## Exercise:
Every entry should be duplicated verbatim, and no picture may appear in the copy.

-- Opening Marker --

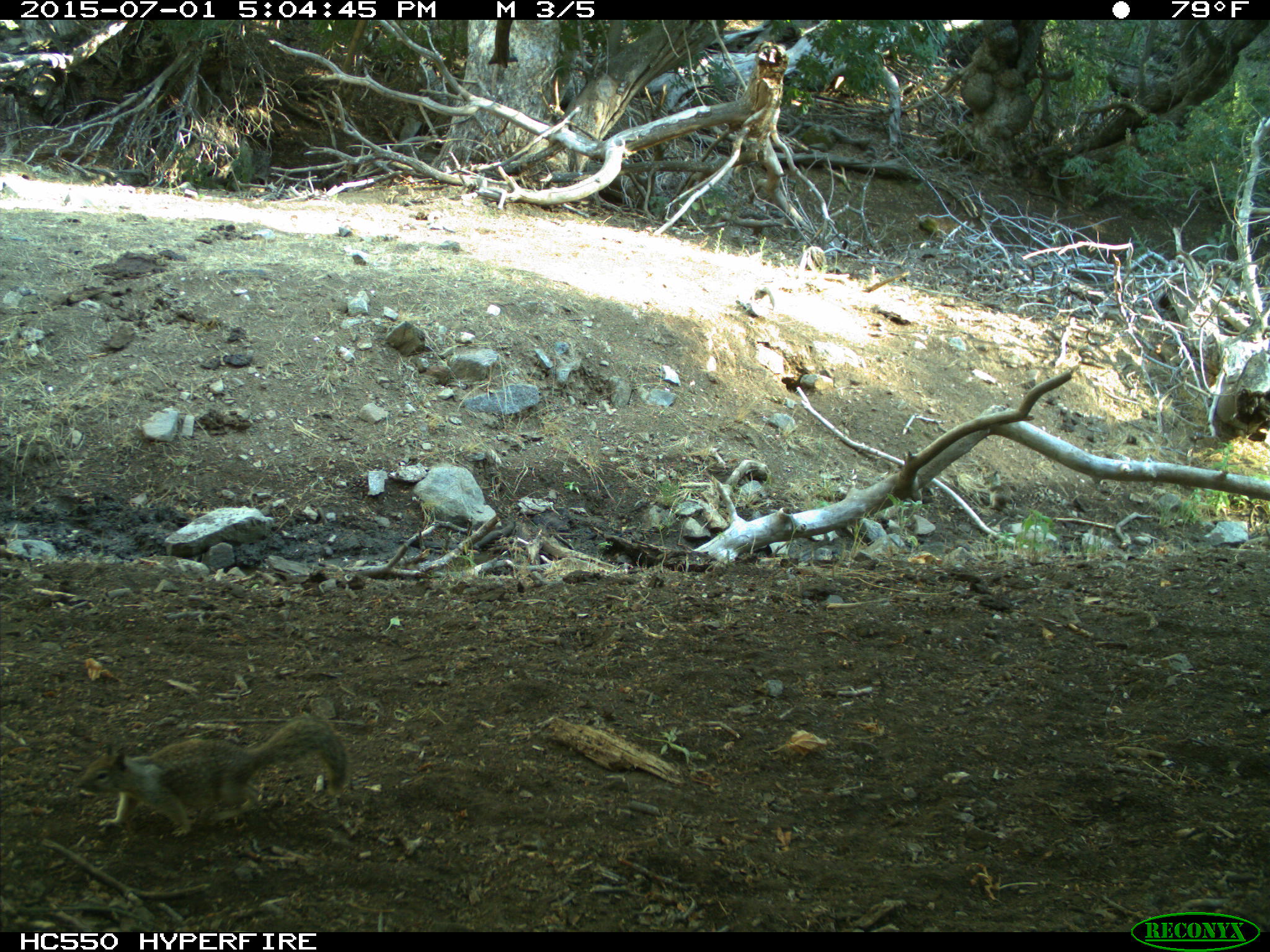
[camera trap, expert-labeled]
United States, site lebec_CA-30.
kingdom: Animalia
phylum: Chordata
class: Mammalia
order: Rodentia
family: Sciuridae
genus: Otospermophilus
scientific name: Otospermophilus beecheyi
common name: california ground squirrel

-- Closing Marker --

## Output below:
[camera trap, expert-labeled]
United States, site lebec_CA-30.
kingdom: Animalia
phylum: Chordata
class: Mammalia
order: Rodentia
family: Sciuridae
genus: Otospermophilus
scientific name: Otospermophilus beecheyi
common name: california ground squirrel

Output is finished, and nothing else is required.